Task description →
All of the entries need to be written out again, exactly as they are.

Spatial reasoning dataset excerpts
::::

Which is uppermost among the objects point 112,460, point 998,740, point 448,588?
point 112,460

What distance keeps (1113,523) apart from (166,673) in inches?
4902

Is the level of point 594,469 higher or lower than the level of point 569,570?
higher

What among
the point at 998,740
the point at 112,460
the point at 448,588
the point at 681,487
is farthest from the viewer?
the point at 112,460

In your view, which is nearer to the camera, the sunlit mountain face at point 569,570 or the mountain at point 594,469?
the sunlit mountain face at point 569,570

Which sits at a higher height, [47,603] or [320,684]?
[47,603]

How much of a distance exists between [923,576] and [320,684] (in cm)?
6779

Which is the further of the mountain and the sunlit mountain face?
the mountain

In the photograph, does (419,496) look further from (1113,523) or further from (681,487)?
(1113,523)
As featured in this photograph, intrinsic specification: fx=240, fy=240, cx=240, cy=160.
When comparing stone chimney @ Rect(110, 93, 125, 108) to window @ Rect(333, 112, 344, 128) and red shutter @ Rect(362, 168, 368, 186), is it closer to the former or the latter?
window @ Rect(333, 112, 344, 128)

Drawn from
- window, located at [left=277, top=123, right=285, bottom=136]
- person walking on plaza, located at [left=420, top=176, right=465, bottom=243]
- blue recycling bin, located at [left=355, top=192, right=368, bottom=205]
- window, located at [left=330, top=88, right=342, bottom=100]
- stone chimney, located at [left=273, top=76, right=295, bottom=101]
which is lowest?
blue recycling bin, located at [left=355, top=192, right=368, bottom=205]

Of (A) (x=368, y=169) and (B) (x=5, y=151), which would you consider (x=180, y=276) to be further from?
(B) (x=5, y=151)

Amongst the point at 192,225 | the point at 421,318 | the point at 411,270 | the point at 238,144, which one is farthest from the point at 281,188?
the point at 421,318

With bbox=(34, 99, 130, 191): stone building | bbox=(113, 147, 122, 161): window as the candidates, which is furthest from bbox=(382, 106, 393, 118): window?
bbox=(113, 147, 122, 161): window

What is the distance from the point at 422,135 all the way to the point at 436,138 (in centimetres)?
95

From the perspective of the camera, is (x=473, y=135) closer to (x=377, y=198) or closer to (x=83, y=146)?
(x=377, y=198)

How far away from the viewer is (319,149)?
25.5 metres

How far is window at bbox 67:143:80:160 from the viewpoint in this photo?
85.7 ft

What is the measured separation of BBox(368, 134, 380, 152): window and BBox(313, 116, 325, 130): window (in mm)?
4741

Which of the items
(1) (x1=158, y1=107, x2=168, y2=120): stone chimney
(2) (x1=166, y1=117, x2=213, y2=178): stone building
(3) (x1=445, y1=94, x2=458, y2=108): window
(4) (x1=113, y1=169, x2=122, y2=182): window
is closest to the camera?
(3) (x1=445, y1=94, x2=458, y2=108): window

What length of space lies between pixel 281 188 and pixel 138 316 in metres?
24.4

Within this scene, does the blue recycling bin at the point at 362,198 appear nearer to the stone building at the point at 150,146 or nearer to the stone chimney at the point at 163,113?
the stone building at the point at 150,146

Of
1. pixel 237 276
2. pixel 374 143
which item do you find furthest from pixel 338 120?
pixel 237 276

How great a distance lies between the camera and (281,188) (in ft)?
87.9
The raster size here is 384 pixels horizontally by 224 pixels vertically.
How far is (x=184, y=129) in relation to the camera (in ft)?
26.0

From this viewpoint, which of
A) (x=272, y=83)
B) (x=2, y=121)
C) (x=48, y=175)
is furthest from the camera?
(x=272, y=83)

::::

Solution to the problem →
Which is uppermost among the objects point 112,460, point 998,740, point 448,588?
point 112,460

What distance keeps (1113,523) apart from (166,673) in inches?
4902

Is the level of point 594,469 higher or lower than the level of point 569,570?
higher

What among
the point at 998,740
the point at 112,460
the point at 448,588
the point at 681,487
is farthest from the viewer?
the point at 112,460

In your view, which is nearer to the camera, the sunlit mountain face at point 569,570 or the mountain at point 594,469?
the sunlit mountain face at point 569,570

Which sits at a higher height, [47,603] or [320,684]?
[47,603]

How much of a distance exists between [923,576] and [320,684] (in cm)?
6779

Which is the further of the mountain and the sunlit mountain face?
the mountain

In the photograph, does (419,496) look further from (1113,523) or further from (681,487)?
(1113,523)
As featured in this photograph, intrinsic specification: fx=240, fy=240, cx=240, cy=160.
When comparing stone chimney @ Rect(110, 93, 125, 108) to window @ Rect(333, 112, 344, 128) and red shutter @ Rect(362, 168, 368, 186), is it closer to the former or the latter?
window @ Rect(333, 112, 344, 128)

Drawn from
- window, located at [left=277, top=123, right=285, bottom=136]
- person walking on plaza, located at [left=420, top=176, right=465, bottom=243]
- blue recycling bin, located at [left=355, top=192, right=368, bottom=205]
- window, located at [left=330, top=88, right=342, bottom=100]
- stone chimney, located at [left=273, top=76, right=295, bottom=101]
which is lowest?
blue recycling bin, located at [left=355, top=192, right=368, bottom=205]

Of (A) (x=368, y=169) and (B) (x=5, y=151), which would you consider (x=180, y=276) to be further from?
(B) (x=5, y=151)

Amongst the point at 192,225 | the point at 421,318 | the point at 411,270 | the point at 238,144, which one is farthest from the point at 281,188?
the point at 421,318

With bbox=(34, 99, 130, 191): stone building | bbox=(113, 147, 122, 161): window as the candidates, which is furthest from bbox=(382, 106, 393, 118): window?
bbox=(113, 147, 122, 161): window

What is the distance from the point at 422,135 all the way to the point at 436,138 (in centimetres)?
95

From the perspective of the camera, is (x=473, y=135) closer to (x=377, y=198) or closer to (x=83, y=146)?
(x=377, y=198)

How far away from the viewer is (319,149)?
25.5 metres

How far is window at bbox 67:143:80:160 from the viewpoint in this photo?
85.7 ft

What is the measured separation of BBox(368, 134, 380, 152): window and BBox(313, 116, 325, 130): window (in mm)?
4741

Which of the items
(1) (x1=158, y1=107, x2=168, y2=120): stone chimney
(2) (x1=166, y1=117, x2=213, y2=178): stone building
(3) (x1=445, y1=94, x2=458, y2=108): window
(4) (x1=113, y1=169, x2=122, y2=182): window
is closest to the camera?
(3) (x1=445, y1=94, x2=458, y2=108): window

What length of space lies between pixel 281 188 and pixel 138 316 in metres?
24.4

Within this scene, does the blue recycling bin at the point at 362,198 appear nearer to the stone building at the point at 150,146 or nearer to the stone chimney at the point at 163,113?
the stone building at the point at 150,146

Of
1. pixel 237 276
2. pixel 374 143
which item do you find furthest from pixel 338 120?
pixel 237 276

How great a distance lies between the camera and (281,188) (in ft)?
87.9
The raster size here is 384 pixels horizontally by 224 pixels vertically.
How far is (x=184, y=129) in relation to the camera (in ft)?
26.0

From this viewpoint, which of
A) (x=272, y=83)
B) (x=2, y=121)
C) (x=48, y=175)
is furthest from the camera?
(x=272, y=83)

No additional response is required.